* _과제 설명_:
아래 행을 모두 다시 쓰되 "photographer"만 "capturing device"(으)로 바꿔 주세요. 그 밖의 부분은 그대로 둡니다.

* _제공 데이터_:
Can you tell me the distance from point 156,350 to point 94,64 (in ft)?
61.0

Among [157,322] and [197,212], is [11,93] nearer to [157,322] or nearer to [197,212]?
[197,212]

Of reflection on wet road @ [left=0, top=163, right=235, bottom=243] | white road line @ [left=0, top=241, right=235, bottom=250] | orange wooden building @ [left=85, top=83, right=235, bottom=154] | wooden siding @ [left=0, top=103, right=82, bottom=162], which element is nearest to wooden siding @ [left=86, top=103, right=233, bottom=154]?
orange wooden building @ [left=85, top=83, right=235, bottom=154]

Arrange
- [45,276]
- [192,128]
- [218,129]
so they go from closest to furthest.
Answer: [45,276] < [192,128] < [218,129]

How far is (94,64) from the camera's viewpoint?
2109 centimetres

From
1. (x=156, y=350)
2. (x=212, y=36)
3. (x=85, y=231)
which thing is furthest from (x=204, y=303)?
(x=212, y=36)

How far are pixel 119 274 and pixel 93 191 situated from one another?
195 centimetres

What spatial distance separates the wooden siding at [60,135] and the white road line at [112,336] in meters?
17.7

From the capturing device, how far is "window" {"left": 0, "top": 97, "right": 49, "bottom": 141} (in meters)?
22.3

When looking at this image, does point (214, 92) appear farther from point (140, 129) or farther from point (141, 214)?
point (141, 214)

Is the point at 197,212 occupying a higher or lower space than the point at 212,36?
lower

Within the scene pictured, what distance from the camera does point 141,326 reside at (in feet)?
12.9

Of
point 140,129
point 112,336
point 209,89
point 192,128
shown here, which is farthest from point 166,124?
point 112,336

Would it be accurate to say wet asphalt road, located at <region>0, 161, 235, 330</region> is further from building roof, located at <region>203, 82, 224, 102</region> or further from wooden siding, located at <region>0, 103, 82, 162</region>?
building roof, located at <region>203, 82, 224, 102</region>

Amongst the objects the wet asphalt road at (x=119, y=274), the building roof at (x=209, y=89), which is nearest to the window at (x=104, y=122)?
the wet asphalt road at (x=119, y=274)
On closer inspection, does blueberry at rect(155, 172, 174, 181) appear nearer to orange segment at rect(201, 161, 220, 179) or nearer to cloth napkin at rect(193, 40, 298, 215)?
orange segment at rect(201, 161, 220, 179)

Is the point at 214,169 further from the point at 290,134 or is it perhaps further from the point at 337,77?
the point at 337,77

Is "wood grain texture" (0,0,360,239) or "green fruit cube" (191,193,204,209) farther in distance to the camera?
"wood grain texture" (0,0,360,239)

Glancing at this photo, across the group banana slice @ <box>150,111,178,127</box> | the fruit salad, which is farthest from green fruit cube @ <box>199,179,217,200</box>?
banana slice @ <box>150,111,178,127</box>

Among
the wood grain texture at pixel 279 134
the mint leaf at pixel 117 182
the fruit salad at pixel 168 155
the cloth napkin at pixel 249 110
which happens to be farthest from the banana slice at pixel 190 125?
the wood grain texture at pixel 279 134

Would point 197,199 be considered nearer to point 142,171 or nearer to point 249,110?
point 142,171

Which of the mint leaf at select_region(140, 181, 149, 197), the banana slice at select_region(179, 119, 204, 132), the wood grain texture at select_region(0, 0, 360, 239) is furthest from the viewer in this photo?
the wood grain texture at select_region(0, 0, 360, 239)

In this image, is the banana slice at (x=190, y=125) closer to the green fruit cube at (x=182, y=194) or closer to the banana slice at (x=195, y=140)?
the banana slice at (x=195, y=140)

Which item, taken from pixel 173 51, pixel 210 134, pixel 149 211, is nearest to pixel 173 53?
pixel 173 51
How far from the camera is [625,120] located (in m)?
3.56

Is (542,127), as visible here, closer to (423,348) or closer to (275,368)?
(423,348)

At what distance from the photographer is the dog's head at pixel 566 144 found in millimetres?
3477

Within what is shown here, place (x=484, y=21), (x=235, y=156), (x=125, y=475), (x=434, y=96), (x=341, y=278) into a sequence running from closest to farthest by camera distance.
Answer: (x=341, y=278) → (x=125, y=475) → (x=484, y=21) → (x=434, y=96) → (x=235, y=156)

* _작성 답변_:
Can you tell me the distance from point 156,350 to point 94,64 (in ft)?
61.0

Among [157,322] and [197,212], is [11,93] nearer to [157,322] or nearer to [197,212]?
[197,212]

Of reflection on wet road @ [left=0, top=163, right=235, bottom=243] | white road line @ [left=0, top=241, right=235, bottom=250] | orange wooden building @ [left=85, top=83, right=235, bottom=154] | wooden siding @ [left=0, top=103, right=82, bottom=162], which element is nearest to wooden siding @ [left=86, top=103, right=233, bottom=154]?
orange wooden building @ [left=85, top=83, right=235, bottom=154]

Arrange
- [45,276]
- [192,128]
- [218,129]
so they go from closest to furthest.
Answer: [45,276] < [192,128] < [218,129]

How far is (94,64) from the camera's viewpoint?
2109 centimetres

From
1. (x=156, y=350)
2. (x=212, y=36)
3. (x=85, y=231)
which thing is furthest from (x=204, y=303)?
(x=212, y=36)

How far are pixel 119 274 and pixel 93 191 situated from one another?
195 centimetres

What spatial distance separates the wooden siding at [60,135] and the white road line at [112,336] in meters?
17.7

From the capturing device, how far is "window" {"left": 0, "top": 97, "right": 49, "bottom": 141} (in meters)?
22.3

When looking at this image, does point (214, 92) appear farther from point (140, 129) or farther from point (141, 214)?
point (141, 214)

Is the point at 197,212 occupying a higher or lower space than the point at 212,36?
lower

Within the scene pictured, what distance from the camera does point 141,326 reside at (in feet)?
12.9

Of
point 140,129
point 112,336
point 209,89
point 192,128
shown here, which is farthest from point 166,124?
point 112,336

Would it be accurate to say wet asphalt road, located at <region>0, 161, 235, 330</region> is further from building roof, located at <region>203, 82, 224, 102</region> or further from wooden siding, located at <region>0, 103, 82, 162</region>?
building roof, located at <region>203, 82, 224, 102</region>

Amongst the objects the wet asphalt road at (x=119, y=274), the building roof at (x=209, y=89), which is nearest to the window at (x=104, y=122)?
the wet asphalt road at (x=119, y=274)
On closer inspection, does blueberry at rect(155, 172, 174, 181) appear nearer to orange segment at rect(201, 161, 220, 179) or nearer to cloth napkin at rect(193, 40, 298, 215)?
orange segment at rect(201, 161, 220, 179)

Is the point at 214,169 further from the point at 290,134 or is it perhaps further from the point at 337,77?
the point at 337,77

Is "wood grain texture" (0,0,360,239) or "green fruit cube" (191,193,204,209) farther in distance to the camera?
"wood grain texture" (0,0,360,239)

Glancing at this photo, across the group banana slice @ <box>150,111,178,127</box> | the fruit salad, which is farthest from green fruit cube @ <box>199,179,217,200</box>?
banana slice @ <box>150,111,178,127</box>

Among
the wood grain texture at pixel 279 134
the mint leaf at pixel 117 182
the fruit salad at pixel 168 155
the cloth napkin at pixel 249 110
which happens to be farthest from the banana slice at pixel 190 125?
the wood grain texture at pixel 279 134

Would point 197,199 be considered nearer to point 142,171 or nearer to point 249,110?
point 142,171

Which of the mint leaf at select_region(140, 181, 149, 197), the banana slice at select_region(179, 119, 204, 132), the wood grain texture at select_region(0, 0, 360, 239) is furthest from the viewer in this photo?
the wood grain texture at select_region(0, 0, 360, 239)

In this image, is the banana slice at (x=190, y=125) closer to the green fruit cube at (x=182, y=194) or closer to the banana slice at (x=195, y=140)?
the banana slice at (x=195, y=140)

Which item, taken from pixel 173 51, pixel 210 134, pixel 149 211, is nearest to pixel 173 53?
pixel 173 51
How far from the camera is [625,120] located (in m)?
3.56

Is (542,127), as visible here, closer to (423,348) or closer to (275,368)?
(423,348)

At what distance from the capturing device is the dog's head at pixel 566 144 found in millimetres?
3477

Within what is shown here, place (x=484, y=21), (x=235, y=156), (x=125, y=475), (x=434, y=96), (x=341, y=278) into a sequence running from closest to farthest by camera distance.
Answer: (x=341, y=278) → (x=125, y=475) → (x=484, y=21) → (x=434, y=96) → (x=235, y=156)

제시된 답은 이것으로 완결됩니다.